Task goal: In the forum thread on nurseries in Ayia Napa, retype the passage starting with "## ChrissieC (Oct" and going on through "(Oct 29, 2007)".

Supplied passage:

# Children's Nurseries in Ayia Napa Area



## ChrissieC (Oct 7, 2008)

Hi there I could really do with some advice about nurseries in Eastern Cyprus. Does anyone know of one in Ayia Napa? And if so how much is the daily rate? Thank you!


----------



## dipdog (Oct 29, 2007)

*Nurseries!!*



ChrissieC said:


> Hi there I could really do with some advice about nurseries in Eastern Cyprus. Does anyone know of one in Ayia Napa? And if so how much is the daily rate? Thank you!


Hi there!!
I am afraid there isn't much of a choice in Ayia Napa but I bekieve there is one in protaras, near by. As the proprietor of a babysitting company ( LITTLE TREASURES)
based in Ayia Thekla, unfortunately we only supply babysitters in the evenings to the Hotels, but it was part of the reason I started the company as there is just very little/no child care facilities, I will ask afew of my local friends what their options would be. What age/gender is your child/children?

Data excerpts:
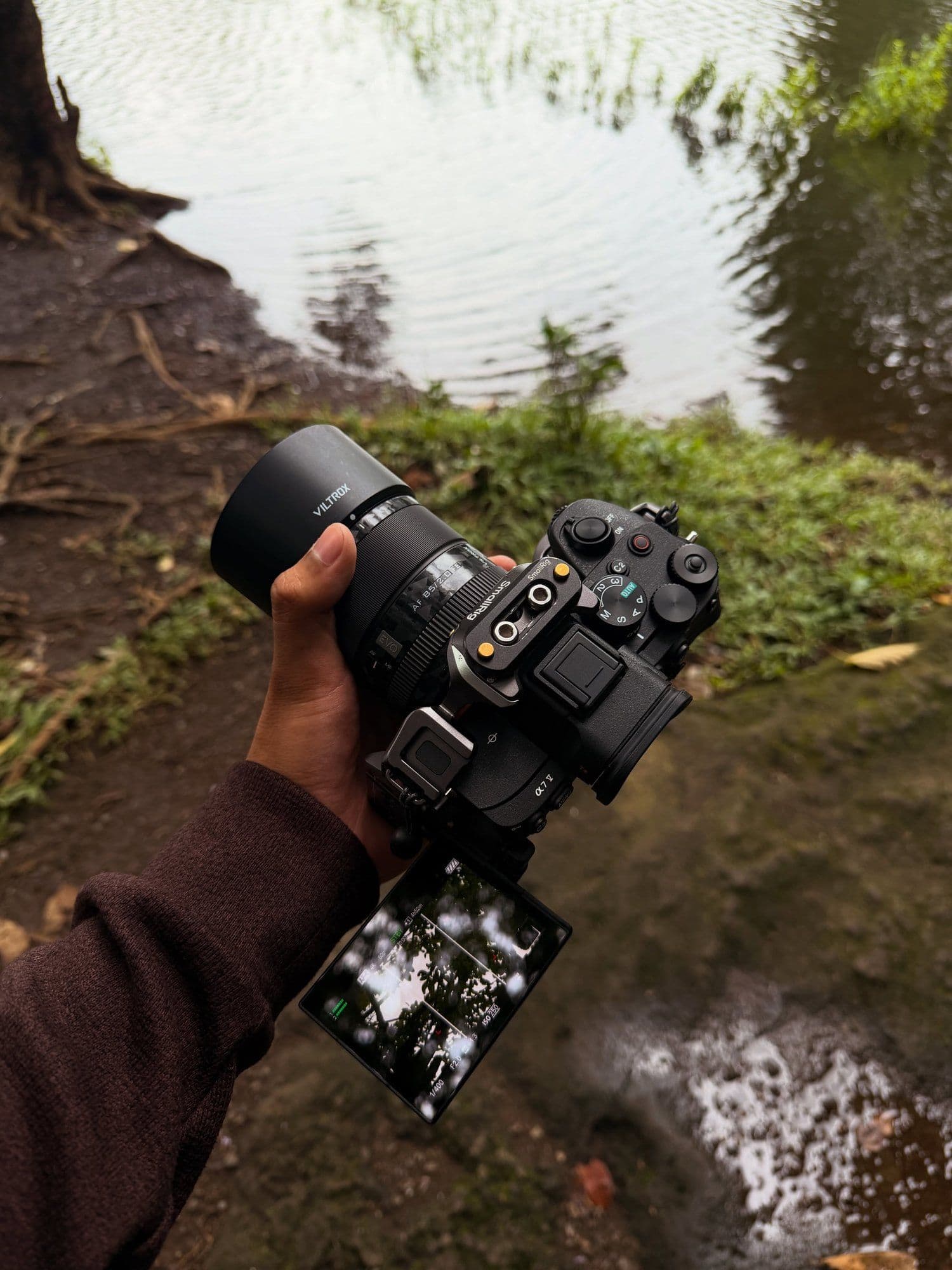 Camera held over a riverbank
==
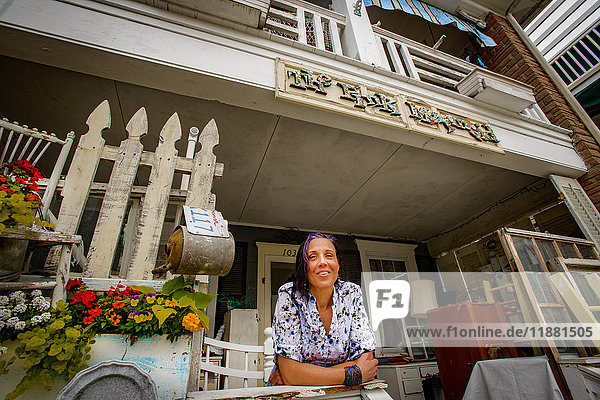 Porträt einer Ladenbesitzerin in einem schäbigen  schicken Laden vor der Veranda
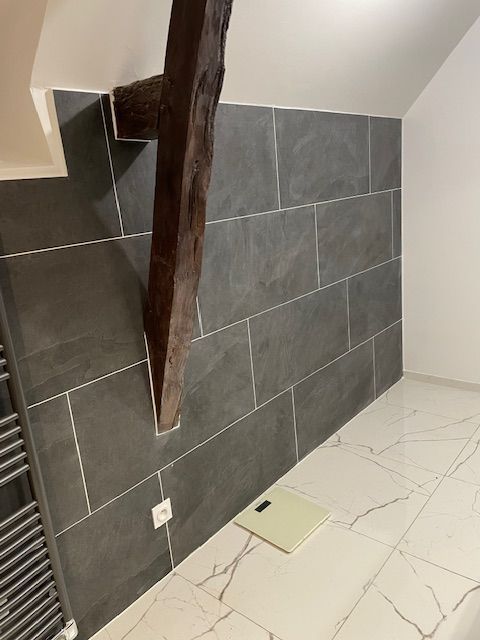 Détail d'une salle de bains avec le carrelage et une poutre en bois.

Answer section:
## ChrissieC (Oct 7, 2008)

Hi there I could really do with some advice about nurseries in Eastern Cyprus. Does anyone know of one in Ayia Napa? And if so how much is the daily rate? Thank you!


----------



## dipdog (Oct 29, 2007)